Cette exposition ferait-elle également état de la volonté tenace et des capacités à la fois artistiques et scientifiques que l’humain est capable de mobiliser au service d’un rêve utopique et d’une conquête de « l’impossible » ?
En effet. Pour prolonger ce parallèle avec Antoine de Galbert, il y a chez lui la volonté de tenter des choses, et de voir comment celles-ci fonctionnent : on pourrait comprendre l’envol dans ce sens très positif de chercher l’impulsion pour aller plus haut, « vers l’infini et au-delà » ! Ce désir d’explorer des pistes imprévues, de tenter des expériences même si on échoue… Gustav Messmer, classé parmi les créateurs de l’art brut, est un artiste fantastique, il a pendant des décennies travaillé dans son atelier à l’élaboration de machines pour pouvoir voler. Il a construit des ailes à partir de bric et de broc, de sacs poubelle recyclés, il a fabriqué des engins en partant par exemple de son vélo qu’il a équipé de voiles et d’ailes, il a conçu des chaussures à ressorts pour pouvoir s’envoler… C’était un véritable ingénieur, qui sans arrêt dessinait des plans de machines qu’il espérait voir fonctionner, et jamais il n’a perdu l’espoir d’accomplir cet objectif. Face à Messmer, nous exposons aussi Panamarenko, un artiste belge contemporain qui lui aussi dédie sa vie à la conception de machines pour s’envoler.
Durant les quatorze années d’activité de La maison rouge, vous avez été celle qui en a assuré la direction. À quelques mois du baisser de rideau, avez-vous le sentiment d’avoir accompli les objectifs et ambitions que vous espériez lors de l’ouverture ce lieu ?

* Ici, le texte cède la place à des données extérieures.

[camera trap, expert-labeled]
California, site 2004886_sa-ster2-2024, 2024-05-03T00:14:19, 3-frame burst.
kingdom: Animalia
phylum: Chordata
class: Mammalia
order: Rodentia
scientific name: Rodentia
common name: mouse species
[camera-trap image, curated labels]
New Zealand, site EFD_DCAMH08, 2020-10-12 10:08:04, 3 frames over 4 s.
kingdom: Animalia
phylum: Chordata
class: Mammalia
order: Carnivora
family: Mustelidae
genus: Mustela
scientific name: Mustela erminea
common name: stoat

Je pense que nous avons même dépassé nos objectifs et nos ambitions. Quand nous avons commencé, nous disposions de ce lieu magnifique que nous devions restructurer pour en faire un espace d’exposition. En prévision des travaux, nous avions estimé une fréquentation quotidienne à environ 100 visiteurs par jour. En 2018 pour nos dernières expositions, nous avons reçu plus de 700 personnes par jour, et ces dernières années, nous avons accueilli 100 000 visiteurs par an ! Notre satisfaction est donc énorme de voir qu’un lieu nouveau, monté par la volonté d’un homme, ait réussi à trouver une place à part entre les institutions publiques et les institutions privées, qui se sont multipliées très récemment.
La direction artistique du lieu s’est affirmée par son caractère précurseur et ses prises de risques, de plus en plus rares dans les institutions culturelles françaises. Comment êtes-vous parvenu·e·s à renouveler sans cesse votre programmation, avec des propositions toujours inattendue et surprenante ?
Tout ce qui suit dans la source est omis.